## Extracted text
· · · ·

NOW there is a way to measure the progress of the Knowledge District, Rhode Island’s developing hub of research and technology, thanks to a new report released by the Greater Providence Chamber of Commerce Wednesday.
COURTESY ROBERT EMERSON / GREATER PROVIDENCE CHAMBER OF COMMERCE
PROVIDENCE – Now there is a way to measure the progress of the knowledge economy, Rhode Island’s developing hub of research and technology, thanks to a new report released by the Greater Providence Chamber of Commerce Wednesday.
The study, “Benchmarking the Rhode Island Knowledge Economy,” looks at 23 indicators in four categories that were “carefully chosen” to best reflect and assess strengths and weakness of the nascent knowledge economy, according to Laurie White, president of the Chamber. “This is a first step in the data-collection process,” she said.
The report, produced by the Chamber and the R.I. Science & Technology Advisory Council, showed that the knowledge economy is doing well several areas including: patents issued, venture capital investments, academic and nonprofit research and development performance.
Weaknesses include the net migration of 22- to 39-year-olds, state appropriations for higher education, and industry research and development.
White’s comments came during the annual community forum on the knowledge economy, attended by about 200 people and held in a lecture hall of the newly opened Brown University Warren Alpert School of Medicine on Richmond Street in the Knowledge District, a renovated 1928 factory.
The event each year provides an overview of the knowledge-driven economy based in Providence and this year’s event drew by far the largest crowd in recent years, made up of entrepreneurs, representatives of business innovation support groups, city and state economic development officials and higher-education leaders.
Among the highlights of the last year, White said, was the awarding of $110,000 in grants to seven projects, funded with the help of the City of Providence and the Rhode Island Foundation. “Close to $500,000” total has been invested in the knowledge-driven economy, White said, since Chamber-driven efforts to establish the Knowledge District began about five years ago.
This year’s community forum also was a showcase for 21 local entrepreneurs - most with businesses based in the Knowledge District - who explained to the audience what they do, how they came to establish their enterprises in Providence and their plans for the future. Most of the 21 had received funding from STAC or the Innovation Providence Implementation Council, the Chamber-created body that oversees funding for the knowledge economy.
The benchmarking report was conducted by Camoin Associates and Innovation Policy Works; the executive summary is available at www.providencechamber.com.

· · · ·

## Your instructions
In the article on Rhode Island's knowledge economy, how many indicators does the benchmarking study look at?

· · · ·

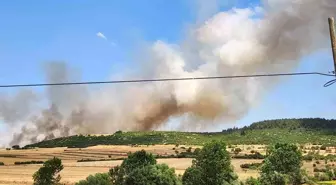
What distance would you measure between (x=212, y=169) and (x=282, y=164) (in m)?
30.1

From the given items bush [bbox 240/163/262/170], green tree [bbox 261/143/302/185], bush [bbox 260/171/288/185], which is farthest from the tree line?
bush [bbox 240/163/262/170]

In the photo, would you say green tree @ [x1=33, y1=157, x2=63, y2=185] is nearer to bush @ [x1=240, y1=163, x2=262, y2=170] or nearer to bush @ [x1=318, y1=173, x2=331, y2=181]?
bush @ [x1=318, y1=173, x2=331, y2=181]

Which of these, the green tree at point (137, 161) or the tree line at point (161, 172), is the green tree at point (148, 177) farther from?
the green tree at point (137, 161)

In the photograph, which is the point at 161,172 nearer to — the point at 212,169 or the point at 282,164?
the point at 212,169

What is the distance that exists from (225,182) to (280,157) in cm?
3004

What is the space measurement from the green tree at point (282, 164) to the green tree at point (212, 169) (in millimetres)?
16485

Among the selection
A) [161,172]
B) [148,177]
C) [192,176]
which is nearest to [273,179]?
[192,176]

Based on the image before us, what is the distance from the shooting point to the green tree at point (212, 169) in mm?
99250

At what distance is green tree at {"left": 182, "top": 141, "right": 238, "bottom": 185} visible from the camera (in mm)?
99250

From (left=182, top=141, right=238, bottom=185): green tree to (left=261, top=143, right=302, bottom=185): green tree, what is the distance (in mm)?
16485

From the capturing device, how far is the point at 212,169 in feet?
326

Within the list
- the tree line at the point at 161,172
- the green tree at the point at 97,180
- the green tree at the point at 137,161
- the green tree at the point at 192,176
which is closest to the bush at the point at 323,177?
the tree line at the point at 161,172

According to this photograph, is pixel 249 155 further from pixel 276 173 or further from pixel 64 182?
pixel 64 182

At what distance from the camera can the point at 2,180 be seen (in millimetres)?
123125
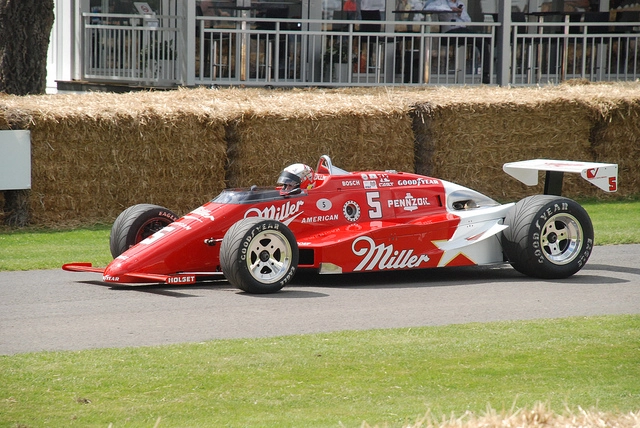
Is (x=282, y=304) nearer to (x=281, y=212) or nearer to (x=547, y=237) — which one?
(x=281, y=212)

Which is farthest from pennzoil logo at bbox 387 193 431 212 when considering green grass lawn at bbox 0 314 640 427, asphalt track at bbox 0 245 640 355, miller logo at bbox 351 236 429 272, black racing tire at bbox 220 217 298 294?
green grass lawn at bbox 0 314 640 427

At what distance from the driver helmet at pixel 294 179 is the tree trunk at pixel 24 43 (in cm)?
772

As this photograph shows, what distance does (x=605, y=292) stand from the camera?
9.67 meters

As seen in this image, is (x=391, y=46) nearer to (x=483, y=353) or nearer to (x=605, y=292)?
(x=605, y=292)

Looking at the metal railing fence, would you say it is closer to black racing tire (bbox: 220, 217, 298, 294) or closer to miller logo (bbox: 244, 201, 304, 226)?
miller logo (bbox: 244, 201, 304, 226)

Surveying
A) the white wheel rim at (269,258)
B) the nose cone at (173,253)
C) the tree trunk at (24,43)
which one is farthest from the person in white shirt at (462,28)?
the white wheel rim at (269,258)

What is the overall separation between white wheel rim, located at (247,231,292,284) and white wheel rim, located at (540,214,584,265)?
2.78 m

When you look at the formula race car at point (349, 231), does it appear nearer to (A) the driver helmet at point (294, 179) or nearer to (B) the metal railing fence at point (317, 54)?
(A) the driver helmet at point (294, 179)

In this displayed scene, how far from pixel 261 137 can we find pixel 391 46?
869cm

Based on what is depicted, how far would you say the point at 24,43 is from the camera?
16.3m

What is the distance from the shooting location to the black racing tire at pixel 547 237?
10.3 meters

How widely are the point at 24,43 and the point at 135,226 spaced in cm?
713

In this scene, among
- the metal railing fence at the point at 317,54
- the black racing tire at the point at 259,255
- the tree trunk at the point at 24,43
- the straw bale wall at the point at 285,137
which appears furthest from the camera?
the metal railing fence at the point at 317,54

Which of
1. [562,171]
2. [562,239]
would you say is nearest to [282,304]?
[562,239]
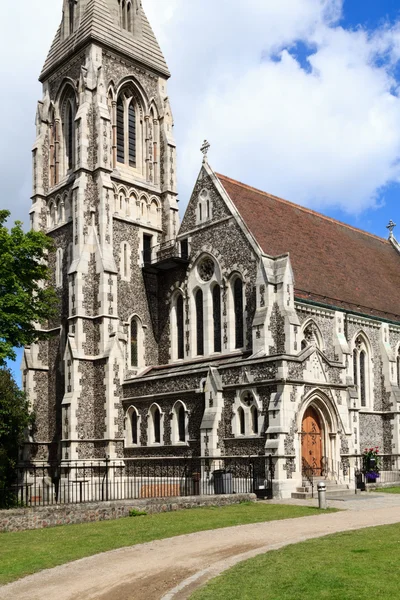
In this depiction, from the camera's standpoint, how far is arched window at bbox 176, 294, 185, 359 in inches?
1351

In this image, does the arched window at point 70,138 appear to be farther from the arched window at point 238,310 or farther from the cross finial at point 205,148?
the arched window at point 238,310

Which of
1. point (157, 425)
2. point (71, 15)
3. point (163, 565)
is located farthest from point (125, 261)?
point (163, 565)

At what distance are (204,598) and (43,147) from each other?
32447 millimetres

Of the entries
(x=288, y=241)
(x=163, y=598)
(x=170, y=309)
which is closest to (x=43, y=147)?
(x=170, y=309)

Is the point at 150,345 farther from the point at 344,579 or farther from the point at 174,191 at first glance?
the point at 344,579

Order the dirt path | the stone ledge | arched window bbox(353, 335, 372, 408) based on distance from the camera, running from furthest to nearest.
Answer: arched window bbox(353, 335, 372, 408)
the stone ledge
the dirt path

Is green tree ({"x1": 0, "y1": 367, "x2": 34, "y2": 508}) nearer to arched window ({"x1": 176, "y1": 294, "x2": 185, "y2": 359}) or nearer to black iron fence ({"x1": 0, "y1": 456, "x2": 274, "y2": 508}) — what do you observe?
black iron fence ({"x1": 0, "y1": 456, "x2": 274, "y2": 508})

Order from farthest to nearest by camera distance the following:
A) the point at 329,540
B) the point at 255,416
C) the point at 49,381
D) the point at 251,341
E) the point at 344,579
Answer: the point at 49,381, the point at 251,341, the point at 255,416, the point at 329,540, the point at 344,579

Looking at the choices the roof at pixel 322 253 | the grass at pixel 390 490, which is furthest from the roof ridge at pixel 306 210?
the grass at pixel 390 490

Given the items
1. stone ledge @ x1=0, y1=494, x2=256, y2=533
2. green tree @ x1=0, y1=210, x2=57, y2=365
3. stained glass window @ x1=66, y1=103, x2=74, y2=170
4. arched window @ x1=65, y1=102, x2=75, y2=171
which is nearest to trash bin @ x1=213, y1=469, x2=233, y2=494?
stone ledge @ x1=0, y1=494, x2=256, y2=533

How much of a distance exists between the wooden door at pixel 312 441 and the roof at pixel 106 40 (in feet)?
71.2

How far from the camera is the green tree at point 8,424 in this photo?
73.1ft

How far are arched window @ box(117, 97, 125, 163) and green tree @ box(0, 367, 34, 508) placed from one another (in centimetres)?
1656

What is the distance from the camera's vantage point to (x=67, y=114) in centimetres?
3822
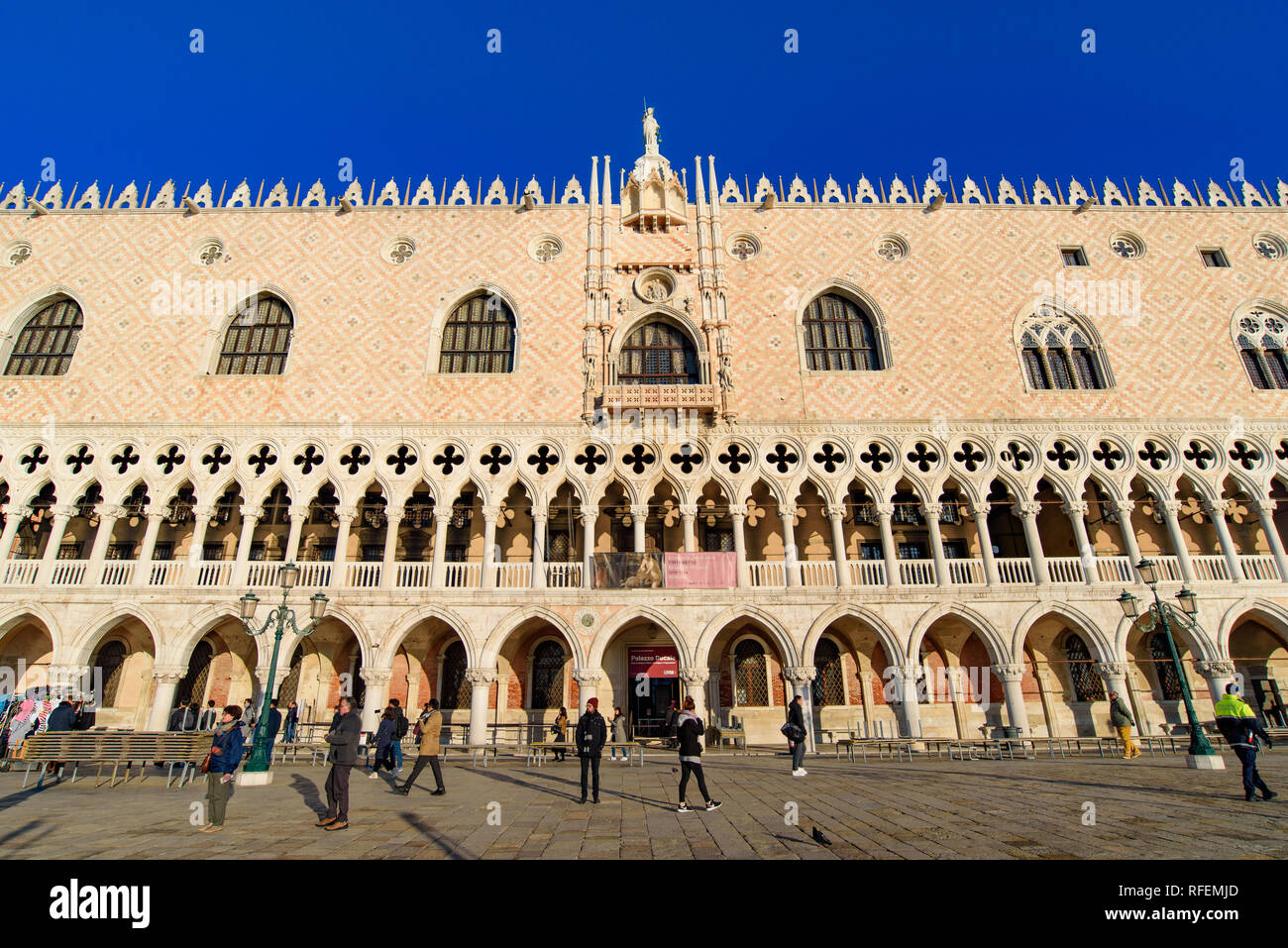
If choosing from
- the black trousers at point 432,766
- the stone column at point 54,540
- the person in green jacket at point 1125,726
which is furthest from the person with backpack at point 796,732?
the stone column at point 54,540

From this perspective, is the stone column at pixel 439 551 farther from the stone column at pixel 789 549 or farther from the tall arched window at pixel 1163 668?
the tall arched window at pixel 1163 668

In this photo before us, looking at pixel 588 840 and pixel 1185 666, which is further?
pixel 1185 666

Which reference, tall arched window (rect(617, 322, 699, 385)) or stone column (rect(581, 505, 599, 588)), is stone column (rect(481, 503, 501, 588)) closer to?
stone column (rect(581, 505, 599, 588))

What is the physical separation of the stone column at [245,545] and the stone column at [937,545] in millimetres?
17664

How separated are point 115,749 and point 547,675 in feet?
33.2

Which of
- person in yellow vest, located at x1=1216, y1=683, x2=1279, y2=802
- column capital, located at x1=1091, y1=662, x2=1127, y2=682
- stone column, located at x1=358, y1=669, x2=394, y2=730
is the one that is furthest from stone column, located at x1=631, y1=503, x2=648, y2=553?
person in yellow vest, located at x1=1216, y1=683, x2=1279, y2=802

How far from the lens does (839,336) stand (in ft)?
67.1

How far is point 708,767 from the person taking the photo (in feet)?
41.2

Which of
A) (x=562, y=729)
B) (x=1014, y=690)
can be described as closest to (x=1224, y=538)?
(x=1014, y=690)

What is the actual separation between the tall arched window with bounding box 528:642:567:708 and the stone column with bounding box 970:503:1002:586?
11392mm

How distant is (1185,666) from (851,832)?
1814cm

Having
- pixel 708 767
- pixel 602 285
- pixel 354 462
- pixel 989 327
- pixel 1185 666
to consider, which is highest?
pixel 602 285
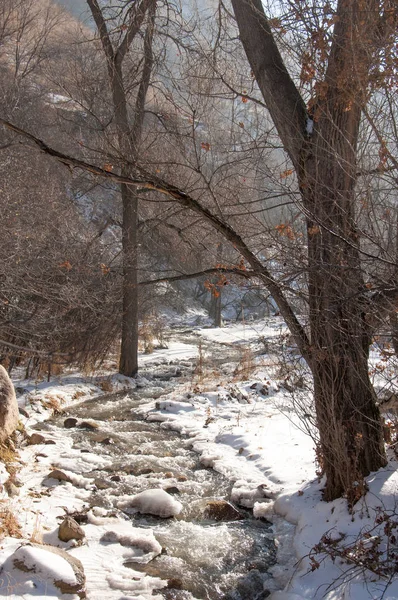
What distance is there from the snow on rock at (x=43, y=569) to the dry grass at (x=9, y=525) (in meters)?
0.42

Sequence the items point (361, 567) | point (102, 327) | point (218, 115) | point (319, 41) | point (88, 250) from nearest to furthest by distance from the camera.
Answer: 1. point (361, 567)
2. point (319, 41)
3. point (218, 115)
4. point (88, 250)
5. point (102, 327)

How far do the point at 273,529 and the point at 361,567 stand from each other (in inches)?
64.4

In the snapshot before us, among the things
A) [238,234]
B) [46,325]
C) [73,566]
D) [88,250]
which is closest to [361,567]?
[73,566]

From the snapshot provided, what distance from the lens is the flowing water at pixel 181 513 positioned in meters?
4.36

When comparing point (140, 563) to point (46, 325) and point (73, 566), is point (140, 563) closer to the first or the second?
point (73, 566)

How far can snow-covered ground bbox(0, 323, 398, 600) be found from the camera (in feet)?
12.3

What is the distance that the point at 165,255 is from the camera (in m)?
14.5

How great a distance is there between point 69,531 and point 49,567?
89 centimetres

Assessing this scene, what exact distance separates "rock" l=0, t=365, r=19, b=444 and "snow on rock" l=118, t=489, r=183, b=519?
5.95ft

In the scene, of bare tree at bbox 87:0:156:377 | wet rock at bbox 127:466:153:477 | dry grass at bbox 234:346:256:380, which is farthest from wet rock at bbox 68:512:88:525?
dry grass at bbox 234:346:256:380

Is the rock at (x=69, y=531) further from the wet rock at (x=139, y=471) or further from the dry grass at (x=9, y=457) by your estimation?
the wet rock at (x=139, y=471)

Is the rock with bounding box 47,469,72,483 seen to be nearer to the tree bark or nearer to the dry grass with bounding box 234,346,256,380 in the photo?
the tree bark

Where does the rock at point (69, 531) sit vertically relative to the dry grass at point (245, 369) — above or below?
below

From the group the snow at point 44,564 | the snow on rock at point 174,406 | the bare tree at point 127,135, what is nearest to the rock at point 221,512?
the snow at point 44,564
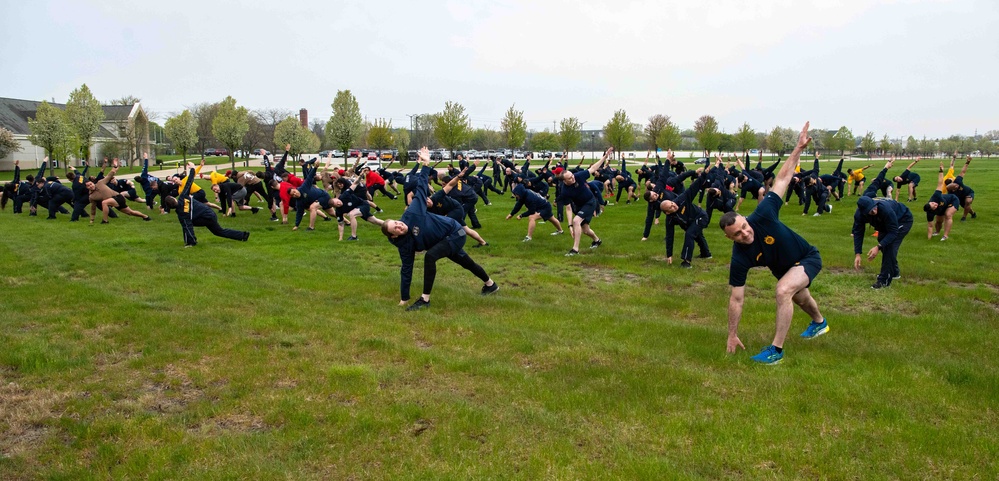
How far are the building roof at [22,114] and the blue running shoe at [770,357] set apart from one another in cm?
6439

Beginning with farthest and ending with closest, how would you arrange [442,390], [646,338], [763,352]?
Answer: [646,338] → [763,352] → [442,390]

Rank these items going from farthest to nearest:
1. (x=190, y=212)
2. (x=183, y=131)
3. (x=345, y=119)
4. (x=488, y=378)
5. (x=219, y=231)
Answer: (x=183, y=131) < (x=345, y=119) < (x=219, y=231) < (x=190, y=212) < (x=488, y=378)

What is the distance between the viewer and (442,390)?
6.10 meters

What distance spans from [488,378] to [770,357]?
2.87 m

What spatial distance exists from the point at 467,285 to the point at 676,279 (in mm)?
3636

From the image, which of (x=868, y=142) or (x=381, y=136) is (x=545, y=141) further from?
(x=868, y=142)

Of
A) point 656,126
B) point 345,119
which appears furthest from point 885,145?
point 345,119

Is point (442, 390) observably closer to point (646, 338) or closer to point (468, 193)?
point (646, 338)

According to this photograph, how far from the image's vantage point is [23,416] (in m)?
5.51

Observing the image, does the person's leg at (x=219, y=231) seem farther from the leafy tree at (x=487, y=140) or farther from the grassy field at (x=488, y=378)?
the leafy tree at (x=487, y=140)

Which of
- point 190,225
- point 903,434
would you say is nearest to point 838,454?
point 903,434

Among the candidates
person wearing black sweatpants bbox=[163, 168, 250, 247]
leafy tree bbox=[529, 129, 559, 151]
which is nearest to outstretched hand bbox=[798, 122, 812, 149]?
person wearing black sweatpants bbox=[163, 168, 250, 247]

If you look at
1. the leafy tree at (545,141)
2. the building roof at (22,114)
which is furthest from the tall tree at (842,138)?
the building roof at (22,114)

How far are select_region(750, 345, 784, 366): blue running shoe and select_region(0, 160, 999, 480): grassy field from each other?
0.41ft
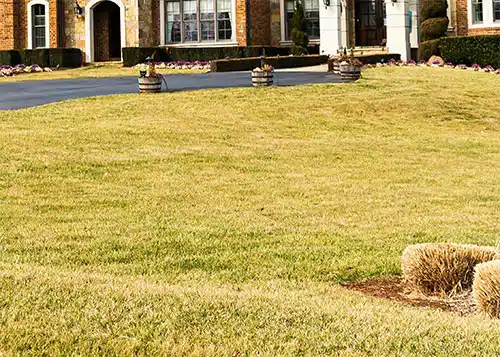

· · · ·

## Solution to this problem
23 indicators, grouped in four categories.